Problem requirements: Starting at the first line, reproduce the listing below in full, exactly as given.
>>>
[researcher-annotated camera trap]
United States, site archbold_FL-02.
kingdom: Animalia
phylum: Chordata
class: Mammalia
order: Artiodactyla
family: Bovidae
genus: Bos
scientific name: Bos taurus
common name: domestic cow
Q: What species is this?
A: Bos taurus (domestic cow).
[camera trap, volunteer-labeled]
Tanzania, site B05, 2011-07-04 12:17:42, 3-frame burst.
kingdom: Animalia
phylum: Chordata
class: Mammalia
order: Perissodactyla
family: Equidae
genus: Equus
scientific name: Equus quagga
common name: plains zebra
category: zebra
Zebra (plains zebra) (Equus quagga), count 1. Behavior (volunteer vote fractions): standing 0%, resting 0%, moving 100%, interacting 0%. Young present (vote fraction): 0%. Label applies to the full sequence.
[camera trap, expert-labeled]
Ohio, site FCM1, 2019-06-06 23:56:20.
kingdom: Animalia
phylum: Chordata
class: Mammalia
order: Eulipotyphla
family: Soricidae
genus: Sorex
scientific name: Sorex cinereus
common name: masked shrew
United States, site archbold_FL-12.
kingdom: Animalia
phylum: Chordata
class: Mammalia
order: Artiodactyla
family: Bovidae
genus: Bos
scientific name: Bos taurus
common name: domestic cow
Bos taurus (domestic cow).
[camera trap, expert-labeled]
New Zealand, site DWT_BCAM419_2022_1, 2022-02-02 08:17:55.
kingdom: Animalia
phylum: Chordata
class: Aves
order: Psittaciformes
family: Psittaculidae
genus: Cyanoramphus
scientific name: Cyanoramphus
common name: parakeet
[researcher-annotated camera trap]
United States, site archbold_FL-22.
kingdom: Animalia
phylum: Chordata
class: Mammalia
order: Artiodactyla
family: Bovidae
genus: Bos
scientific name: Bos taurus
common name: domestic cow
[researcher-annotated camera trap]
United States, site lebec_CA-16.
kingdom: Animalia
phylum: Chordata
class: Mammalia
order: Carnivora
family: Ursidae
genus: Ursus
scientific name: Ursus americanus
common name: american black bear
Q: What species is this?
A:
<<<
Solved problem:
[researcher-annotated camera trap]
United States, site archbold_FL-02.
kingdom: Animalia
phylum: Chordata
class: Mammalia
order: Artiodactyla
family: Bovidae
genus: Bos
scientific name: Bos taurus
common name: domestic cow
Q: What species is this?
A: Bos taurus (domestic cow).
[camera trap, volunteer-labeled]
Tanzania, site B05, 2011-07-04 12:17:42, 3-frame burst.
kingdom: Animalia
phylum: Chordata
class: Mammalia
order: Perissodactyla
family: Equidae
genus: Equus
scientific name: Equus quagga
common name: plains zebra
category: zebra
Zebra (plains zebra) (Equus quagga), count 1. Behavior (volunteer vote fractions): standing 0%, resting 0%, moving 100%, interacting 0%. Young present (vote fraction): 0%. Label applies to the full sequence.
[camera trap, expert-labeled]
Ohio, site FCM1, 2019-06-06 23:56:20.
kingdom: Animalia
phylum: Chordata
class: Mammalia
order: Eulipotyphla
family: Soricidae
genus: Sorex
scientific name: Sorex cinereus
common name: masked shrew
United States, site archbold_FL-12.
kingdom: Animalia
phylum: Chordata
class: Mammalia
order: Artiodactyla
family: Bovidae
genus: Bos
scientific name: Bos taurus
common name: domestic cow
Bos taurus (domestic cow).
[camera trap, expert-labeled]
New Zealand, site DWT_BCAM419_2022_1, 2022-02-02 08:17:55.
kingdom: Animalia
phylum: Chordata
class: Aves
order: Psittaciformes
family: Psittaculidae
genus: Cyanoramphus
scientific name: Cyanoramphus
common name: parakeet
[researcher-annotated camera trap]
United States, site archbold_FL-22.
kingdom: Animalia
phylum: Chordata
class: Mammalia
order: Artiodactyla
family: Bovidae
genus: Bos
scientific name: Bos taurus
common name: domestic cow
[researcher-annotated camera trap]
United States, site lebec_CA-16.
kingdom: Animalia
phylum: Chordata
class: Mammalia
order: Carnivora
family: Ursidae
genus: Ursus
scientific name: Ursus americanus
common name: american black bear
Q: What species is this?
A:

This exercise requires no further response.